Original research articleAssessing the potential of the Woman’s Condom for vaginal drug delivery
Introduction
PATH, with CONRAD and international research partners, used an iterative user-driven development process to design a female condom that is easy to use, is comfortable and provides good sensation for both partners. The resulting product, the Woman's Condom (Fig. 1), is safe and has good performance in clinical studies across multiple countries [1], [2], [3], [4], [5], [6]. The Woman’s Condom has been preferred over other female condoms for its ease of use, appearance and fit [2], [5]. In a multisite trial comparing new female condoms to the FC2 female condom, the Woman’s Condom showed performance similar to the FC2 female condom, with the same low rates of safety concerns [6].
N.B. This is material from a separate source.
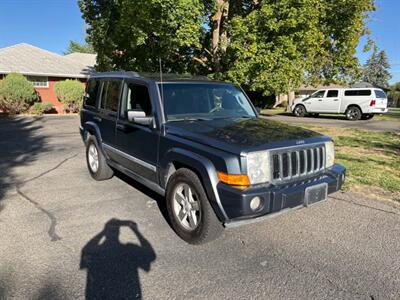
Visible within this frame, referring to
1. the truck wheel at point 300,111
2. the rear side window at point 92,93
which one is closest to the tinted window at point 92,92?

The Woman’s Condom, manufactured by Dahua Medical Apparatus Company (Dahua, Shanghai, China), is approved by regulatory bodies in Europe, China, South Africa, Malawi and Zambia and is currently available in limited markets in China and South Africa. Expansion of access to this new multipurpose prevention technology (MPT) for protection from sexually transmitted infections (STIs), including HIV, and unintended pregnancy is under way.
The Woman’s Condom has several unique features. The thin, polyurethane pouch provides good sensation and comfort for both partners. The dissolving polyvinyl alcohol (PVA) capsule contains the condom pouch to facilitate handling and insertion. Once the capsule is inserted, it dissolves within 30–60 s, and the pouch unfolds inside the vagina. Although female condoms are designed to protect from both unintended pregnancy and STIs, exploring the feasibility of using this dissolving capsule as a vaginal drug delivery platform is of interest.
Several formulations and delivery platforms are under investigation for vaginal administration of drugs to prevent HIV and other STIs. These include gels, vaginal rings, cervical barriers such as diaphragms, tablets and polymeric films (Table 1). Multiple microbicide candidates have been formulated into vaginal films which provide discrete, easy-to-use, low-cost and stable platforms for drug delivery [7], [8], [9], [10], [11], [12], [13], [14], [15], [16]. Marketed vaginal films include the Vaginal Contraceptive Film (VCF), VCF Lubricating Film and Vaginal Scented Film (Apothecus Pharmaceutical Corporation, Oyster Bay, NY, USA). One main polymer used in films, as well as in the polymer capsule of the Woman’s Condom, is PVA. Additional examples of combination chemical and physical barriers for multipurpose prevention include Acidform gel and BufferGel, both used with a diaphragm [17], [18], BufferGel Duet™ [19] and a microbicide-releasing SILCS diaphragm [20].
UC781 (thiocarboxanilide, N-[4-chloro-3-(3-methyl-2-butenyloxy) phenyl]-2-methyl-3-furancarbothioamide) is a tight-binding non-nucleoside reverse transcriptase inhibitor (NNRTI) that has favorable anti-HIV-1 properties in vitro [21], [22], [23], [24]. UC781 has been formulated within several dosage platforms including gel [25], [26], [27], vaginal ring [28] and vaginal film [12]. Prior to and during the time of our studies, UC781 was a leading microbicide candidate, which is a reason for its utilization. However, further pursuit of a UC781 microbicide has ceased. Although UC781 is no longer under development as a vaginal microbicide candidate, it is a model compound representative of many hydrophobic small molecule NNRTIs which are under development for HIV prevention in preclinical and clinical stages.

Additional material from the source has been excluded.